Deshnee Naidoo, director, Vale Base Metals

VEDANTA Resources would consider processing ore from its Gamsberg zinc mine in South Africa offshore if the country couldn’t provide a pathway to securing reliable power.

Citing Deshnee Naidoo, CEO of Vedanta Zinc International, Reuters reported that whilst solar and battery energy offered viable alternatives, there was ultimately no replacement for baseload electricity that was required for a hybrid power supply solution to work.

“If we can’t make it work here, we will have to look at other geographies,” Naidoo said in an interview with Reuters on the sidelines of the London Mines and Money conference. “My concern is about government’s ability to deliver power.”

Naidoo said there was a problem with a lack of regulation for hybrid power, which she said was necessary because energy-intensive miners need fossil fuel to provide baseload and could not rely solely on wind and solar.

Naidoo previously said her company was interested in reaching an agreement with the government on hybrid power supply model for the Gamsberg smelter as well as “… working together to ensure a market for the co-products of the zinc smelting process”.

Vedanta Zinc’s power needs are mostly for processing ore from its Gamsberg mine, whose capacity it wants to double to eight million tons per year, said Reuters.

One option could be to refine ore from Gamsberg in Namibia, but that would require the processor there to be adapted, said Naidoo.

In Namibia, Vedanta’s Skorpion mine will close in 2021 and is on four months of extended maintenance from October following technical problems.

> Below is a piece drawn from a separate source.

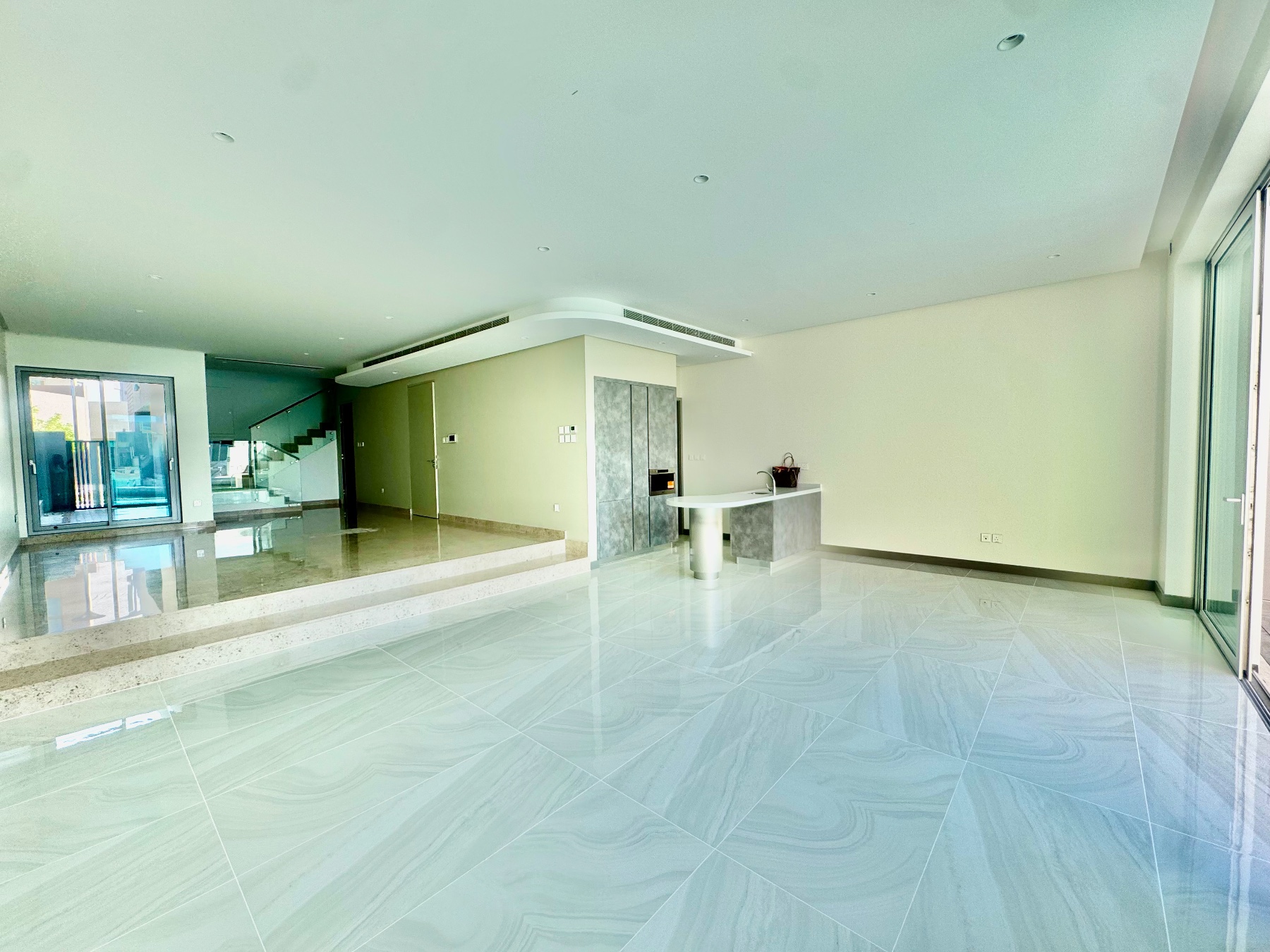 Stunning Waterfront Villa with Private Pool    – Slide 15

Naidoo said that when output resumed, it would be around 10,000 tonnes a month until September 2021 when the site will be put into extended care and maintenance as the mine will be exhausted.

Naidoo has been vocal on South Africa’s infrastructural deficits. On November 4, she urged the government to provide it with certainty on issues ranging from infrastructure development to fiscal stability or the second phase expansion of its Gamsberg zinc mine in the Northern Cape province might prove too risky to undertake.

“We need speedy decisions on issues like power, infrastructure and fiscal stability,” said Naidoo. “Without certainty on these issues, investors will be reluctant to commit to projects that might take a long time to show a return on investment.

The risk is simply too great”.

Vedanta has committed R21.4bn in investment to Gamsberg phases one and two and the smelter at the first investment conference. The first phase of Gamsberg has been commissioned with full production planned for 2020.